It’s safe to say that the late Steve Jobs revolutionized computing along with the business of making, selling and shipping computers.
Jobs was the mastermind behind revolutionary technology products just as the technology age we are currently living in got its start.
It is almost like the old chicken and egg question because it’s difficult to imagine where IT outsourcing and supply chains would be today and how productive we would all be at our jobs without Jobs’ ideas, innovations and massive influence.
One of Apple’s earliest catch-phrases was that it made a computer “for the rest of us.” For those of us who can remember the first MacIntosh – it was a small, almost nondescript machine that suddenly opened a universe of possibility on a small desktop because it was easy to understand and use by the “rest of us.” You did not have to be a computer whiz or master arcane programming languages and operating systems like Cobol or DOS to work effectively on a computer. He made computers personal.
While Jobs was not famed for his collaborative traits, which are a hallmark of Vested Outsourcing, he did bring some Vested ideals to the table including: innovation, flexibility, teamwork, communication and running the business with vision, foresight and insight.
The thing I like about Jobs is that he had vision and wanted to make that vision real while sharing it with the rest of the world.
When the first Mac was released in 1984, Jobs said, “We’re gambling on our vision, and we would rather do that than make ‘me too’ products. Let some other companies do that. For us it’s always the next dream.”
Here are few other pertinent and resonant words to consider from the wisdom of Steve Jobs:
– When he was recruiting John Sculley, then president of PepsiCo, to Apple, Jobs asked: “Do you want to spend the rest of life selling sugared water or do you want a chance to change the world?”
– “You can’t just ask customers what they want and then try to give it to them. By the time you get it built, they’ll want something new.”
– “Innovation has nothing to do with how many R&D dollars you have. When Apple came up with the Mac, IBM was spending at least 100 times more on R&D. It’s not about money. It’s about the people you have, how you’re led, and how much you get it.”

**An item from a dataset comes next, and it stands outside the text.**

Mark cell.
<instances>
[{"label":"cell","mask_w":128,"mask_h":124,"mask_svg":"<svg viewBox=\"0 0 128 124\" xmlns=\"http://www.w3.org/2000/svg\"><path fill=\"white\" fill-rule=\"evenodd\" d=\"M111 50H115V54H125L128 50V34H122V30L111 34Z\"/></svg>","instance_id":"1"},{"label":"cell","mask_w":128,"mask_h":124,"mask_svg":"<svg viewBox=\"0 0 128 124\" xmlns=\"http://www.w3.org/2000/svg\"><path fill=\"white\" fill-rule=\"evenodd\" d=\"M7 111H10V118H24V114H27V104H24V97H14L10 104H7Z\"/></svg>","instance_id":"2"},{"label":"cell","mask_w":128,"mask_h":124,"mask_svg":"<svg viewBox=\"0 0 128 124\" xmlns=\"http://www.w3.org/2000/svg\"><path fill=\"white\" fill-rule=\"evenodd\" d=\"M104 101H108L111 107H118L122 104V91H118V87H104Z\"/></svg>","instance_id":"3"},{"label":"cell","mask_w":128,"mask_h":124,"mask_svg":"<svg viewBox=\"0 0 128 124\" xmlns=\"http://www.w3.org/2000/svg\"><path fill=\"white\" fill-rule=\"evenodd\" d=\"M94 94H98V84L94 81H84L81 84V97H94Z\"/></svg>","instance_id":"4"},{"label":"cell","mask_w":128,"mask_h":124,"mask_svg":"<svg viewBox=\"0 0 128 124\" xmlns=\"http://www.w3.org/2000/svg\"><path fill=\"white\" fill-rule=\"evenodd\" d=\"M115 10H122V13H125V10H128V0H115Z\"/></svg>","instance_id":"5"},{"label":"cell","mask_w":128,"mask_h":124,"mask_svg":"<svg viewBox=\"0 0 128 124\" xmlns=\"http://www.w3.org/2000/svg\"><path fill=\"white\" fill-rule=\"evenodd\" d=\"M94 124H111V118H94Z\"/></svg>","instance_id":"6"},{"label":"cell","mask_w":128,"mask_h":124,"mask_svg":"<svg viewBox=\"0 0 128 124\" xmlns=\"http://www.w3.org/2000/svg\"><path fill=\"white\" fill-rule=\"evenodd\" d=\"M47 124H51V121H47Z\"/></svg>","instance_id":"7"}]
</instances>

– “You have to trust in something – your gut, destiny, life karma, whatever. This approach has never let me down and it has made all the difference in my life.”
– “Your time is limited, so don’t waste it living someone else’s life. Don’t be trapped by dogma – which is living with the results of other people’s thinking. Don’t let the noise of others’ opinions drown out your own inner voice.”
– “Most important, have the courage to follow your heart and intuition.”
– “You can’t connect the dots looking forward; you can only connect them looking backwards. So you have to trust that the dots will somehow connect in the future.”
Many of those quotes came from Jobs’ 2005 Stanford University commencement speech, which is well worth a listen.
Connecting the dots, courage, innovation, trust and breaking away from dogma – fine qualities to implement in life and in business.